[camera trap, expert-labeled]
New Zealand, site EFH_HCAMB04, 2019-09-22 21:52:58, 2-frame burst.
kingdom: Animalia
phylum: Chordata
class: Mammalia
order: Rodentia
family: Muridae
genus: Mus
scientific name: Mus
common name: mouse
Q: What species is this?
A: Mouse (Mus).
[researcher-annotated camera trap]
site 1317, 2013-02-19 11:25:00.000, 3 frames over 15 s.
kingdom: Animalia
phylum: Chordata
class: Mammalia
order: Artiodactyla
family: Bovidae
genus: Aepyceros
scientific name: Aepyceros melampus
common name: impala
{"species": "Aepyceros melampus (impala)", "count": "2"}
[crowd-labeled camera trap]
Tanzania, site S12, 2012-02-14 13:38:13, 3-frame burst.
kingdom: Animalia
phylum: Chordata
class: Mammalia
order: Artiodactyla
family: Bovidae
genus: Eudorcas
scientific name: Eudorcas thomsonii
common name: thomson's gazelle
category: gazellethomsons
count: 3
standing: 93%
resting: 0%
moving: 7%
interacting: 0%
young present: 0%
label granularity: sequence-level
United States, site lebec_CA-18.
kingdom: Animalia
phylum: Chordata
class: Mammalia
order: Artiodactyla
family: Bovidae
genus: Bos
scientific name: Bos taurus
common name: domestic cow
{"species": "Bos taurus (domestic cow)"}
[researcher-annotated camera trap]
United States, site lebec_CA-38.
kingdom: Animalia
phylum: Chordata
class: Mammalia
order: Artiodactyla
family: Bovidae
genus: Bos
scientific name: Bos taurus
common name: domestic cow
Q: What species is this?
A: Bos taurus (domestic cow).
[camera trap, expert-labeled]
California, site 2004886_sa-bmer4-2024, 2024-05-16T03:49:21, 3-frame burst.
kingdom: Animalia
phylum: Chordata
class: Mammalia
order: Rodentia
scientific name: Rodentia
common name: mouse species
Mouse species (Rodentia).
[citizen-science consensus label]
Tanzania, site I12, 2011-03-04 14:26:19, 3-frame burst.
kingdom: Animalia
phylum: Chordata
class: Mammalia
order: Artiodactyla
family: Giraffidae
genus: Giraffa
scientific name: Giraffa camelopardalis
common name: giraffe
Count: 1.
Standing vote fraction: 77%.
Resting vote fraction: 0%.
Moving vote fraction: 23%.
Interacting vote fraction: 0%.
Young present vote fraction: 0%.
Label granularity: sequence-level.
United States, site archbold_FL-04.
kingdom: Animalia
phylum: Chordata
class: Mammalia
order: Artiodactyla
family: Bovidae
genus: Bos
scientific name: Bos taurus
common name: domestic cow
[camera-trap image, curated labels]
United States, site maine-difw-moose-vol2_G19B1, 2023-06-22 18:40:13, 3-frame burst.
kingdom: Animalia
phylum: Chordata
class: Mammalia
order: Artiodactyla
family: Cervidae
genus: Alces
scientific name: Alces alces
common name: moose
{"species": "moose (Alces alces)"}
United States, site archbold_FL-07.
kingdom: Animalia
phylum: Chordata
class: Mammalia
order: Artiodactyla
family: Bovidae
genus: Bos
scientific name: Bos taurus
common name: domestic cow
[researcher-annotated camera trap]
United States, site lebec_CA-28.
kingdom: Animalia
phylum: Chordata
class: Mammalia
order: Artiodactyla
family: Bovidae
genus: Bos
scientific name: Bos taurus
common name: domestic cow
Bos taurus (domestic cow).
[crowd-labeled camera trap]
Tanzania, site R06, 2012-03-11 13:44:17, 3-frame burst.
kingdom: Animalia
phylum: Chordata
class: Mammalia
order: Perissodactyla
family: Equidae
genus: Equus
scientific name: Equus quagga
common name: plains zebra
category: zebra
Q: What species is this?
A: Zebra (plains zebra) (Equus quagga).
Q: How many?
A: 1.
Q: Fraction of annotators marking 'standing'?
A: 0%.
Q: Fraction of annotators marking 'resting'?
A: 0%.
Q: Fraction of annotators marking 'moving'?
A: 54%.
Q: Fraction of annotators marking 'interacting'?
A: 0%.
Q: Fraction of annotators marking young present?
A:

EXERCISE
In full, transcribe each entry of the material exactly.

RESULT OF THE TASK
[camera trap, expert-labeled]
New Zealand, site EFH_HCAMB04, 2019-09-22 21:52:58, 2-frame burst.
kingdom: Animalia
phylum: Chordata
class: Mammalia
order: Rodentia
family: Muridae
genus: Mus
scientific name: Mus
common name: mouse
Q: What species is this?
A: Mouse (Mus).
[researcher-annotated camera trap]
site 1317, 2013-02-19 11:25:00.000, 3 frames over 15 s.
kingdom: Animalia
phylum: Chordata
class: Mammalia
order: Artiodactyla
family: Bovidae
genus: Aepyceros
scientific name: Aepyceros melampus
common name: impala
{"species": "Aepyceros melampus (impala)", "count": "2"}
[crowd-labeled camera trap]
Tanzania, site S12, 2012-02-14 13:38:13, 3-frame burst.
kingdom: Animalia
phylum: Chordata
class: Mammalia
order: Artiodactyla
family: Bovidae
genus: Eudorcas
scientific name: Eudorcas thomsonii
common name: thomson's gazelle
category: gazellethomsons
count: 3
standing: 93%
resting: 0%
moving: 7%
interacting: 0%
young present: 0%
label granularity: sequence-level
United States, site lebec_CA-18.
kingdom: Animalia
phylum: Chordata
class: Mammalia
order: Artiodactyla
family: Bovidae
genus: Bos
scientific name: Bos taurus
common name: domestic cow
{"species": "Bos taurus (domestic cow)"}
[researcher-annotated camera trap]
United States, site lebec_CA-38.
kingdom: Animalia
phylum: Chordata
class: Mammalia
order: Artiodactyla
family: Bovidae
genus: Bos
scientific name: Bos taurus
common name: domestic cow
Q: What species is this?
A: Bos taurus (domestic cow).
[camera trap, expert-labeled]
California, site 2004886_sa-bmer4-2024, 2024-05-16T03:49:21, 3-frame burst.
kingdom: Animalia
phylum: Chordata
class: Mammalia
order: Rodentia
scientific name: Rodentia
common name: mouse species
Mouse species (Rodentia).
[citizen-science consensus label]
Tanzania, site I12, 2011-03-04 14:26:19, 3-frame burst.
kingdom: Animalia
phylum: Chordata
class: Mammalia
order: Artiodactyla
family: Giraffidae
genus: Giraffa
scientific name: Giraffa camelopardalis
common name: giraffe
Count: 1.
Standing vote fraction: 77%.
Resting vote fraction: 0%.
Moving vote fraction: 23%.
Interacting vote fraction: 0%.
Young present vote fraction: 0%.
Label granularity: sequence-level.
United States, site archbold_FL-04.
kingdom: Animalia
phylum: Chordata
class: Mammalia
order: Artiodactyla
family: Bovidae
genus: Bos
scientific name: Bos taurus
common name: domestic cow
[camera-trap image, curated labels]
United States, site maine-difw-moose-vol2_G19B1, 2023-06-22 18:40:13, 3-frame burst.
kingdom: Animalia
phylum: Chordata
class: Mammalia
order: Artiodactyla
family: Cervidae
genus: Alces
scientific name: Alces alces
common name: moose
{"species": "moose (Alces alces)"}
United States, site archbold_FL-07.
kingdom: Animalia
phylum: Chordata
class: Mammalia
order: Artiodactyla
family: Bovidae
genus: Bos
scientific name: Bos taurus
common name: domestic cow
[researcher-annotated camera trap]
United States, site lebec_CA-28.
kingdom: Animalia
phylum: Chordata
class: Mammalia
order: Artiodactyla
family: Bovidae
genus: Bos
scientific name: Bos taurus
common name: domestic cow
Bos taurus (domestic cow).
[crowd-labeled camera trap]
Tanzania, site R06, 2012-03-11 13:44:17, 3-frame burst.
kingdom: Animalia
phylum: Chordata
class: Mammalia
order: Perissodactyla
family: Equidae
genus: Equus
scientific name: Equus quagga
common name: plains zebra
category: zebra
Q: What species is this?
A: Zebra (plains zebra) (Equus quagga).
Q: How many?
A: 1.
Q: Fraction of annotators marking 'standing'?
A: 0%.
Q: Fraction of annotators marking 'resting'?
A: 0%.
Q: Fraction of annotators marking 'moving'?
A: 54%.
Q: Fraction of annotators marking 'interacting'?
A: 0%.
Q: Fraction of annotators marking young present?
A:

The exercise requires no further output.